Alibaba’s local commerce platform, Koubei, raises $1.1 billion

Alibaba just reported a very impressive quarter of business, but there was a small nugget of notable funding news tucked away in its announcement. Koubei, an Alibaba affiliate company focused on enabling local commerce, closed a $1.1 billion financing round this month.

The funding was led by Silver Lake, CDH Investments, Yunfeng Capital and Primavera Capital, Alibaba said. It isn’t clear what date it was completed other than it happened in January.

In October, The Wall Street Journal reported that Koubei was in the process of raising $1 billion, but this is the first time it has been confirmed. The Journal claimed Koubei would be valued at nearly $8 billion, but we haven’t been able to verify that yet.

Koubei is a joint venture founded in 2015 by Alibaba and Ant Financial, an Alibaba offshoot that manages its Alipay service and other financial tech initiatives. The idea behind it is to generate business for local retailers by bringing them online, while also offering new commerce opportunities for consumers. For example, helping a local pizza chain reach new customers or making a pop grocer more accessible to people with limited time to go in person.

Alibaba and Ant Financial both put RMB 3 billion (worth around $480 million at the time) into Koubei when it was created, but this round marks the first money from external investors.

According to Alibaba’s latest data, $10.5 million (RMB 73.1 billion) was spent through Alipay on the Koubei service during Alibaba’s Q3 period. (Koubei is integrated inside Alipay.) The firm said that figure was a 52 percent increase on the previous quarter, but it isn’t saying how much money Koubei is losing right now. You can bet your bottom dollar that it is burning a lot right now since there is plenty of competition in the market. Plus, Alibaba can afford to speculate to accumulate and it is actively diversifying its revenue streams to lessen its dependency on its core e-commerce services.

Meituan-Dianping, a company formed by a multi-billion dollar merger, is the biggest fish in China’s offline-to-online pond. One year ago, it raised a $3.3 billion funding round at a valuation of $18 billion. Back then in January 2016, it claimed to have processed RMB 170 billion ($25.84 billion) in gross merchandise volume during 2015. It added that it was serving 150 million monthly users and handling around 10 million orders each day. That puts some perspective on Koubei’s data.

There’s also Baidu, which ploughed over $3 billion into its service in 2015, and Ele.me, which counts Alibaba as one of its investors. Alibaba and Ant Financial — those two again — made a $1.25 billion investment in the company last summer, but it appears that the idea is for Ele.me to work with, not against, Koubei.

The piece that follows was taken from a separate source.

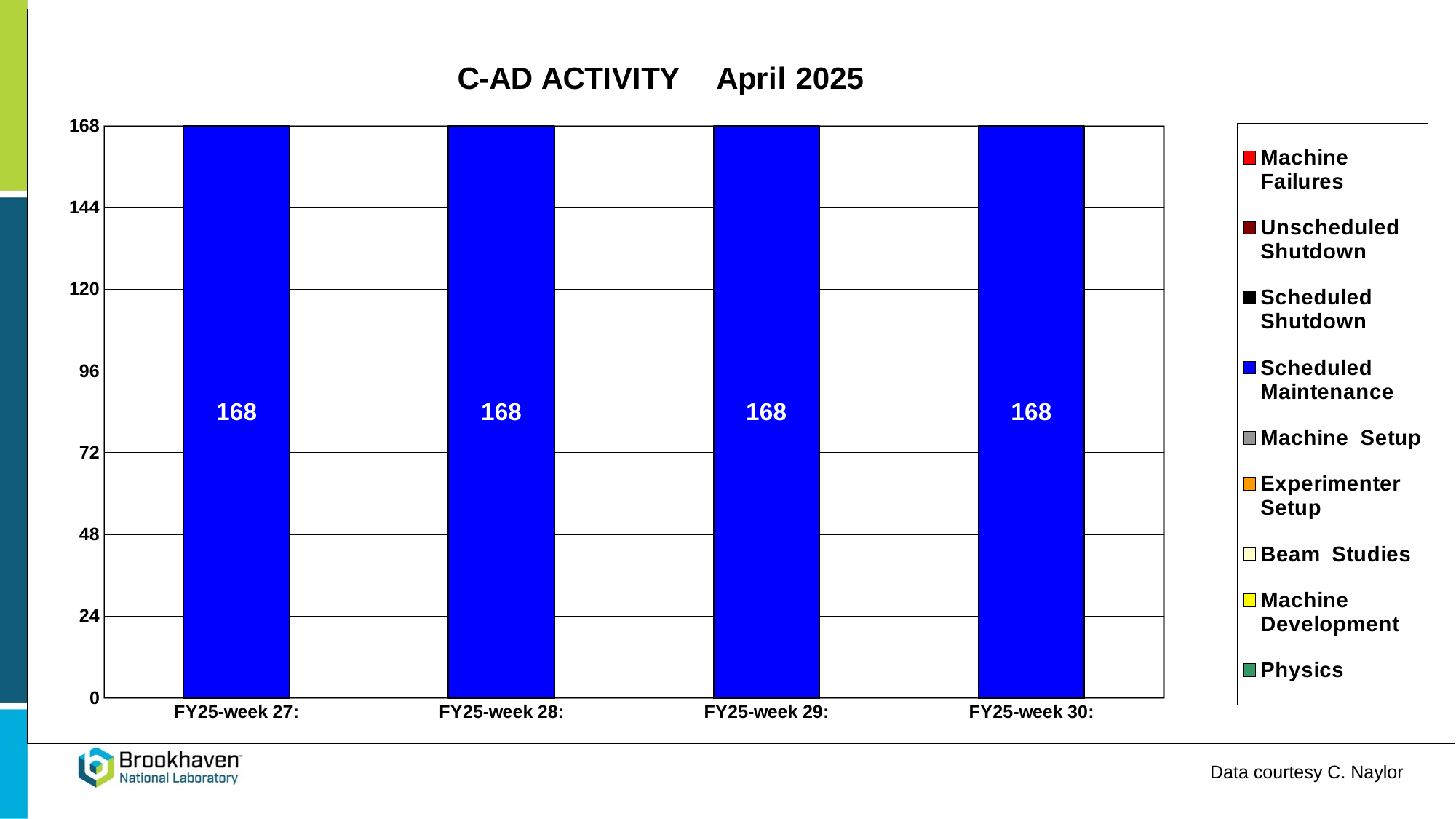
How many series does the legend list? 9 What kind of chart is shown on the slide? bar chart What is the difference between the values for FY25-week 28 and FY25-week 29? 0 Which legend series is shown in blue? Scheduled Maintenance What is the total of the stacked bar for FY25-week 30? 168 What is the value of Scheduled Maintenance for FY25-week 30? 168 What is the value shown on the bar for FY25-week 29? 168 What is the title of the chart? C-AD ACTIVITY April 2025 What is the value of Scheduled Maintenance for FY25-week 27? 168 How many weeks (categories) are shown on the x axis? 4 Do the values rise, fall, or stay the same from FY25-week 27 to FY25-week 30? stay the same Is the value for FY25-week 28 greater or less than 144? greater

Given that competition it is no surprise that Alibaba was keen to bring in further investment. The e-commerce giant said that the funding round “provides Koubei with a strong capital base to execute on its aggressive growth strategy.”

There’s plenty of precedent for Alibaba affiliate companies raising money from investors. Ant Financial, which is tipped to go public, pulled in $4.5 billion at a massive $60 billion valuation last year, while logistics affiliate Cainiao raised a round that values it at a reported $7.7 billion.